In a paper titled “Development, Calibration and Characterization of Silicon Photonics-Based Optical Phased Arrays,” CEA-Leti reports calibration and characterization results at the Photonics West 2021 Digital Forum.
“The development of high-performance OPAs will pave the way for inexpensive LiDAR systems for autonomous vehicles, holographic displays, biomedical imaging and many other applications,” said Sylvain Guerber, lead author of the paper. “However, Widespread adoption of LiDAR will depend on lower system costs and smaller form factors. “
LiDAR, which stands for light detection and ranging, has become a key enabling technology for future sensing and vision systems. In addition to automotive and medical uses, they can enable autonomous movement of drones and robots, as well as industrial automation. Commercial LiDAR systems must meet stringent requirements, especially in automotive applications. In particular, high power and low divergence beams are required to accurately resolve the scene. For example, to resolve a 10cm object at 100m would require the OPA to operate in a circuit with a wavelength of 1-0.8m, which should contain at least 1,000 antennas, each spaced 1.00-8m apart. Therefore, for commercial OPA-based LiDAR systems, high-channel-count OPAs must be developed.
Integrated chip-scale OPAs with solid-state beam steering can be produced by taking advantage of well-established silicon photonics platforms, Guerber said. However, this is only the first step towards a fully functional OPA, as beam scanning requires preliminary calibration. This calibration process can be time-consuming due to the large number of optical antennas required, which is not compatible with large-scale deployment techniques. Therefore, the CEA-Leti team developed what may be the first wafer-level OPA characterization device, an important step towards the industrialization of OPA-based LiDAR. In addition, a Darwinian-based genetic algorithm has been developed to quickly and reliably calibrate high-channel-count OPAs. They can make calibration up to 1,000 times faster than previously used algorithms.

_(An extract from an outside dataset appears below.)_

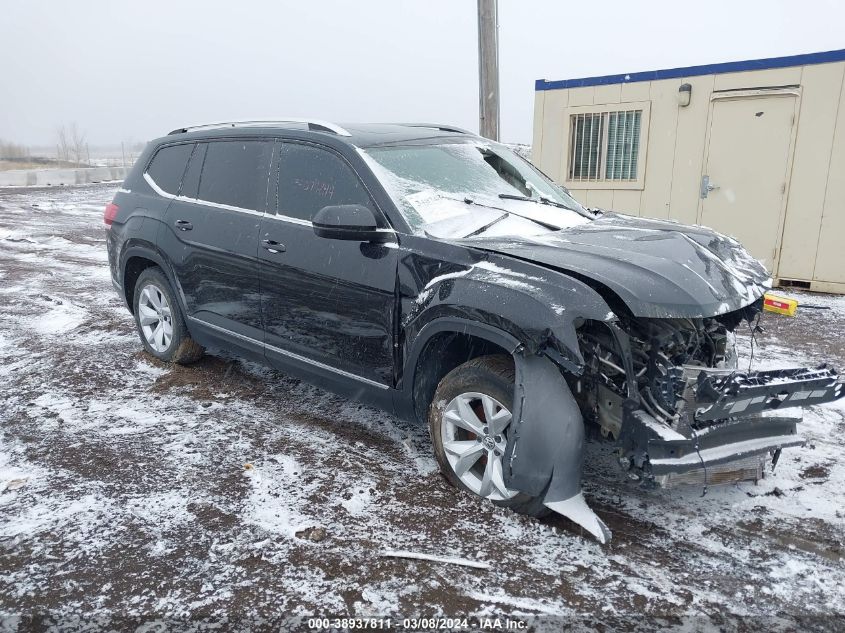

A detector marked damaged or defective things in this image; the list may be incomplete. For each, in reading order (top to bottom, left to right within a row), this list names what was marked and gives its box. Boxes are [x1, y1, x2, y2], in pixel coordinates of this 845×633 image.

crushed hood [462, 212, 772, 318]
damaged front wheel [428, 356, 548, 520]
crumpled fender [504, 350, 608, 544]
detached front bumper [616, 362, 840, 482]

Widespread commercial use of LiDAR technology in the automotive industry and other markets is expected to continue for several years, Guerber noted. OPA is a crucial step and CEA-Leti will continue to work on it.
“There are still a lot of challenges, especially at the system level,” he explained. “LiDAR is made up of many elements: lasers, Electronic drivers, OPA steering systems, detectors and data processing capabilities. They all have to work together; OPA is just the system’s part.”
This work was partly funded by the French ANR through Carnot, the ECSEL Vizta European project and the French national program “Program d’investissement d’avenir of IRD Nanoelec” (n°ANR-10-AIRT-05).